TASK DETAILS: Turn every line of the records below into a JSON list of strings, one string per line, skipping blank lines and leaving out the pictures.
Begin
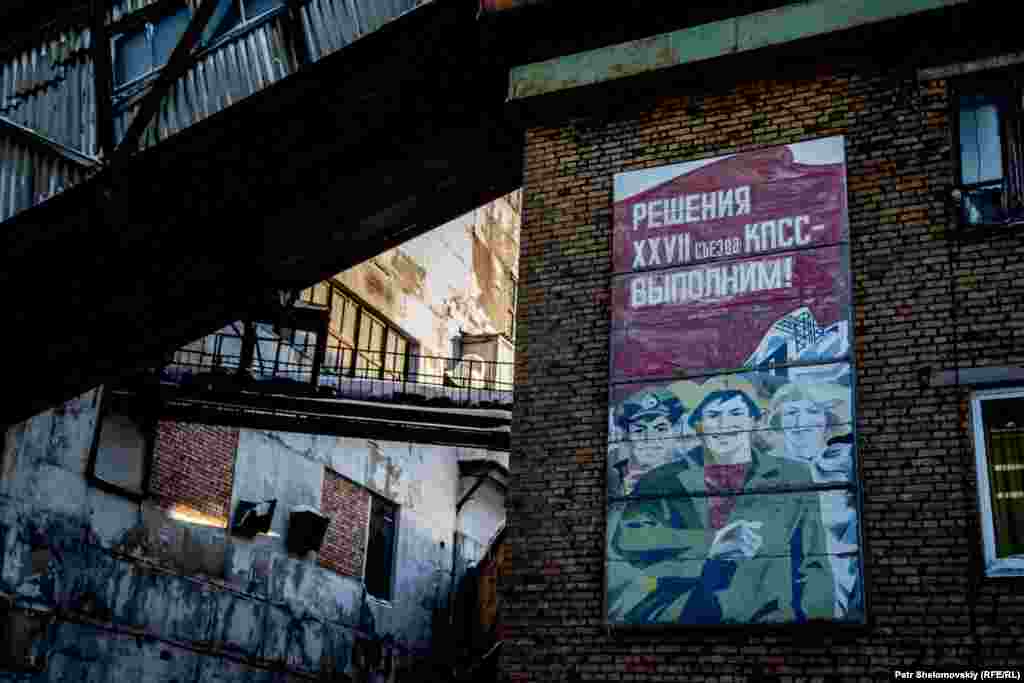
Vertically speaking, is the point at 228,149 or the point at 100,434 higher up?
the point at 228,149

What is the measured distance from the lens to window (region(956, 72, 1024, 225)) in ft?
36.3

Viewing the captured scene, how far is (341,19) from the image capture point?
13656mm

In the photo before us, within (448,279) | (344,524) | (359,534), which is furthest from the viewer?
(448,279)

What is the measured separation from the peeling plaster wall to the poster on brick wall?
30.9 feet

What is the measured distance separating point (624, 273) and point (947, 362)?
3.26 metres

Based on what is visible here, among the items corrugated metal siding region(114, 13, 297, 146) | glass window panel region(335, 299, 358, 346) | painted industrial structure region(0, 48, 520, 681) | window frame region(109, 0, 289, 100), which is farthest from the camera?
glass window panel region(335, 299, 358, 346)

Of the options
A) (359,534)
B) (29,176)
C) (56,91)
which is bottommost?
(359,534)

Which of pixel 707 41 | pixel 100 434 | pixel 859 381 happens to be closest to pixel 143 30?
pixel 100 434

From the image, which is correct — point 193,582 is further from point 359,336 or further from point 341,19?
point 341,19

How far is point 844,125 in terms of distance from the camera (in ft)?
38.4

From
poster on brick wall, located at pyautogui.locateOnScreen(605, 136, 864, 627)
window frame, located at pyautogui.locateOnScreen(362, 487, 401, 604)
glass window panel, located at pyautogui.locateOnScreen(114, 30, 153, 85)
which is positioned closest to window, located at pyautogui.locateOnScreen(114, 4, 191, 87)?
glass window panel, located at pyautogui.locateOnScreen(114, 30, 153, 85)

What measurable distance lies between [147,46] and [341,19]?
295 cm

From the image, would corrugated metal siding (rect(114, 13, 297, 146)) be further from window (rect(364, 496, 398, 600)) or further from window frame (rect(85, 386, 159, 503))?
window (rect(364, 496, 398, 600))

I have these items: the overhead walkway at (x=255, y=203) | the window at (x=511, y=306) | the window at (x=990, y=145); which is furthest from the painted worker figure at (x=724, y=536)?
the window at (x=511, y=306)
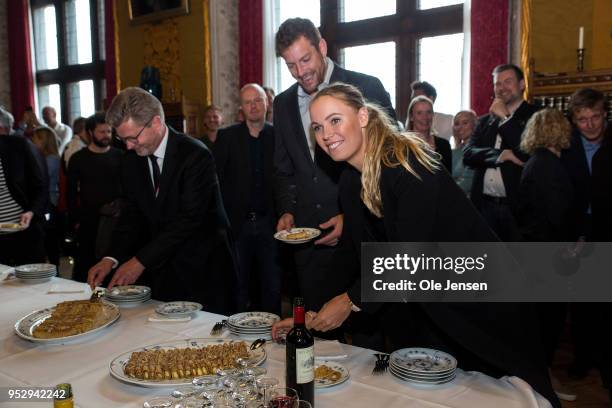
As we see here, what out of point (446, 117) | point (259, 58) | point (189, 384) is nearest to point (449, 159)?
point (446, 117)

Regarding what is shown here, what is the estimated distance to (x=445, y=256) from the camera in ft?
5.56

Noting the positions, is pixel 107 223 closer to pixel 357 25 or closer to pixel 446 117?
pixel 446 117

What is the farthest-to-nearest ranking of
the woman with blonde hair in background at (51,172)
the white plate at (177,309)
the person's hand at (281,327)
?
the woman with blonde hair in background at (51,172) < the white plate at (177,309) < the person's hand at (281,327)

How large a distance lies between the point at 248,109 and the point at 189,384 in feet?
A: 9.76

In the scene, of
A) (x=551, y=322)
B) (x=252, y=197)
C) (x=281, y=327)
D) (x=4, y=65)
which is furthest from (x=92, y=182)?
(x=4, y=65)

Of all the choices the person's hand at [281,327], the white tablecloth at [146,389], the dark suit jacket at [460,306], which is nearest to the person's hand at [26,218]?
the white tablecloth at [146,389]

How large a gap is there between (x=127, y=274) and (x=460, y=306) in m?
1.44

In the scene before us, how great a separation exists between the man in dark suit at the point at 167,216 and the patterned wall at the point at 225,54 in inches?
193

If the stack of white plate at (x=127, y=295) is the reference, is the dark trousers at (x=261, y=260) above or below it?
below

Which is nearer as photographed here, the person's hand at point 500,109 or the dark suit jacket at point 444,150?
the person's hand at point 500,109

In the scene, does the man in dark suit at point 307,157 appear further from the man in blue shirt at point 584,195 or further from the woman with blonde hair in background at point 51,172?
the woman with blonde hair in background at point 51,172

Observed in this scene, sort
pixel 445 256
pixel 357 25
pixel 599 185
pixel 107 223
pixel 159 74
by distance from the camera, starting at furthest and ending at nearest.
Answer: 1. pixel 159 74
2. pixel 357 25
3. pixel 107 223
4. pixel 599 185
5. pixel 445 256

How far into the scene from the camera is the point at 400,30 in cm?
645

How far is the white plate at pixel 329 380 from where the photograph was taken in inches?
55.3
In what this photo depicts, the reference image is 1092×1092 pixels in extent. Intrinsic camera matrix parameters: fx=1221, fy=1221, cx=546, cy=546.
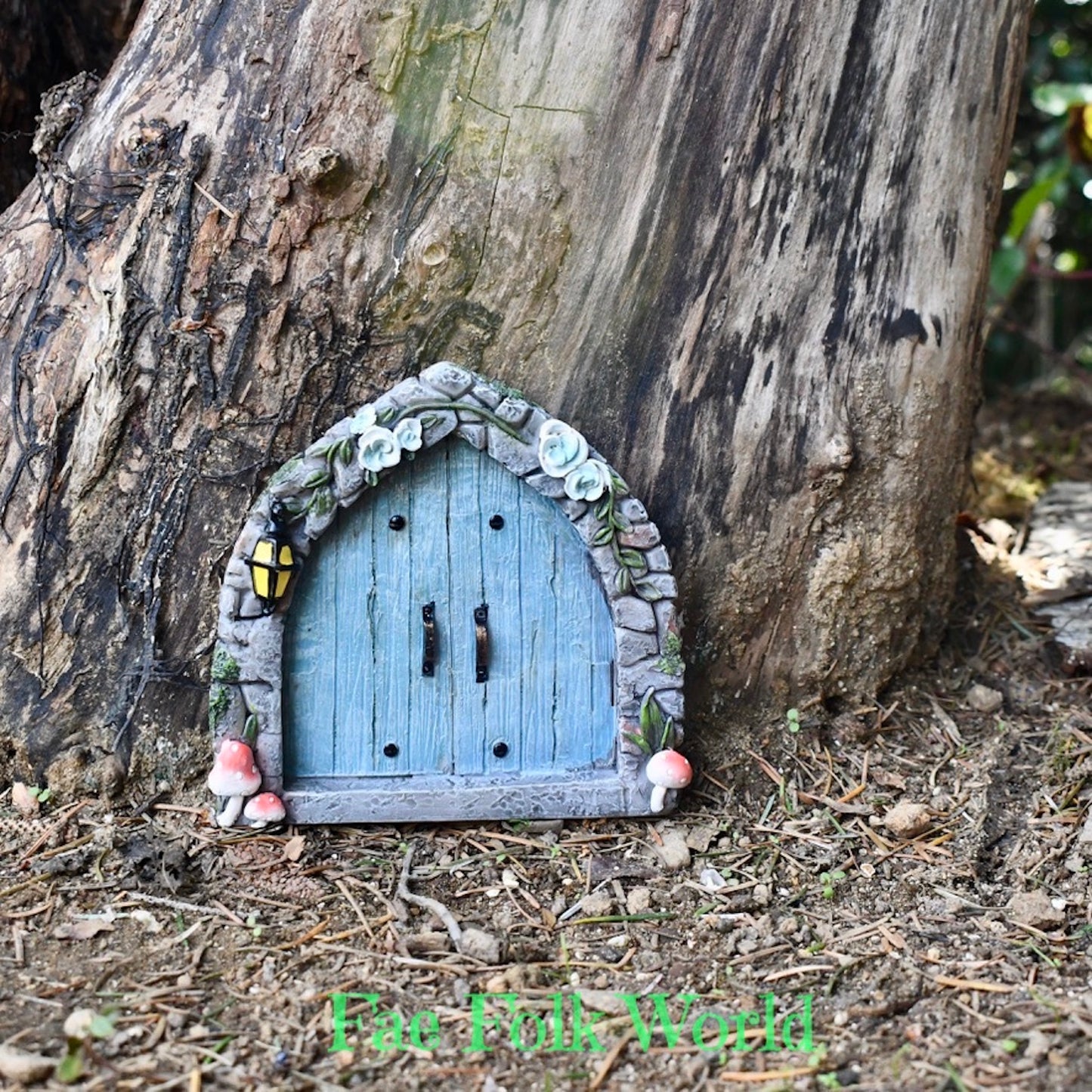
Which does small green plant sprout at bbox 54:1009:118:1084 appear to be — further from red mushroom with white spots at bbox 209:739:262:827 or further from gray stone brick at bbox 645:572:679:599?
gray stone brick at bbox 645:572:679:599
End
EXERCISE RESULT:
[
  "Vertically speaking, is the point at 228,149 or the point at 100,434 higher up?",
  "the point at 228,149",
  "What is the measured distance from the lens to window (region(956, 72, 1024, 225)) in ft?",
  "36.3",
  "Viewing the captured scene, how far is (341,19) from the image capture point?",
  "13656mm",
  "In the photo before us, within (448,279) | (344,524) | (359,534), which is furthest from the viewer?",
  "(448,279)",
  "What is the measured separation from the peeling plaster wall to the poster on brick wall?",
  "30.9 feet",
  "What is the measured distance separating point (624, 273) and point (947, 362)?",
  "3.26 metres",
  "Based on what is visible here, among the items corrugated metal siding region(114, 13, 297, 146) | glass window panel region(335, 299, 358, 346) | painted industrial structure region(0, 48, 520, 681) | window frame region(109, 0, 289, 100), which is farthest from the camera?",
  "glass window panel region(335, 299, 358, 346)",
  "Of the options",
  "A) (359,534)",
  "B) (29,176)",
  "C) (56,91)",
  "which is bottommost?",
  "(359,534)",
  "Which of pixel 707 41 | pixel 100 434 | pixel 859 381 happens to be closest to pixel 143 30?",
  "pixel 100 434",
  "From the image, which is correct — point 193,582 is further from point 359,336 or further from point 341,19?",
  "point 341,19",
  "How far is point 844,125 in terms of distance from the camera (in ft)?",
  "38.4",
  "From",
  "poster on brick wall, located at pyautogui.locateOnScreen(605, 136, 864, 627)",
  "window frame, located at pyautogui.locateOnScreen(362, 487, 401, 604)",
  "glass window panel, located at pyautogui.locateOnScreen(114, 30, 153, 85)",
  "which is positioned closest to window, located at pyautogui.locateOnScreen(114, 4, 191, 87)?",
  "glass window panel, located at pyautogui.locateOnScreen(114, 30, 153, 85)",
  "What measurable distance lies between [147,46] and [341,19]?",
  "295 cm",
  "From the image, would corrugated metal siding (rect(114, 13, 297, 146)) be further from window (rect(364, 496, 398, 600)) or further from window frame (rect(85, 386, 159, 503))?",
  "window (rect(364, 496, 398, 600))",
  "I have these items: the overhead walkway at (x=255, y=203) | the window at (x=511, y=306) | the window at (x=990, y=145); which is furthest from the painted worker figure at (x=724, y=536)?",
  "the window at (x=511, y=306)",
  "As we see here, what out of point (446, 117) | point (259, 58) | point (189, 384) is nearest to point (449, 159)?",
  "point (446, 117)",
  "Regarding what is shown here, what is the estimated distance to (x=445, y=256) from the camera in ft?",
  "5.56",
  "Noting the positions, is pixel 107 223 closer to pixel 357 25 or closer to pixel 446 117?",
  "pixel 446 117",
  "What is the farthest-to-nearest ranking of",
  "the woman with blonde hair in background at (51,172)",
  "the white plate at (177,309)",
  "the person's hand at (281,327)",
  "?",
  "the woman with blonde hair in background at (51,172) < the white plate at (177,309) < the person's hand at (281,327)",
  "How large a distance lies between the point at 248,109 and the point at 189,384 in feet?",
  "A: 9.76",
  "In the scene, of",
  "A) (x=551, y=322)",
  "B) (x=252, y=197)",
  "C) (x=281, y=327)",
  "D) (x=4, y=65)",
  "which is furthest from (x=92, y=182)?",
  "(x=4, y=65)",
  "Of all the choices the person's hand at [281,327], the white tablecloth at [146,389], the dark suit jacket at [460,306], which is nearest to the person's hand at [26,218]?",
  "the white tablecloth at [146,389]",
  "How large a gap is there between (x=127, y=274) and (x=460, y=306) in m?",
  "1.44",
  "In the scene before us, how great a separation exists between the man in dark suit at the point at 167,216 and the patterned wall at the point at 225,54 in inches?",
  "193",
  "If the stack of white plate at (x=127, y=295) is the reference, is the dark trousers at (x=261, y=260) above or below it?",
  "below",
  "Which is nearer as photographed here, the person's hand at point 500,109 or the dark suit jacket at point 444,150?",
  "the person's hand at point 500,109",
  "In the scene, does the man in dark suit at point 307,157 appear further from the man in blue shirt at point 584,195 or further from the woman with blonde hair in background at point 51,172?",
  "the woman with blonde hair in background at point 51,172",
  "Observed in this scene, sort",
  "pixel 445 256",
  "pixel 357 25",
  "pixel 599 185",
  "pixel 107 223",
  "pixel 159 74",
  "by distance from the camera, starting at furthest and ending at nearest.",
  "Answer: 1. pixel 159 74",
  "2. pixel 357 25",
  "3. pixel 107 223",
  "4. pixel 599 185",
  "5. pixel 445 256",
  "How far into the scene from the camera is the point at 400,30 in cm?",
  "645",
  "How far is the white plate at pixel 329 380 from where the photograph was taken in inches?",
  "55.3",
  "In what this photo depicts, the reference image is 1092×1092 pixels in extent. Intrinsic camera matrix parameters: fx=1221, fy=1221, cx=546, cy=546.",
  "Which does small green plant sprout at bbox 54:1009:118:1084 appear to be — further from red mushroom with white spots at bbox 209:739:262:827 or further from gray stone brick at bbox 645:572:679:599?",
  "gray stone brick at bbox 645:572:679:599"
]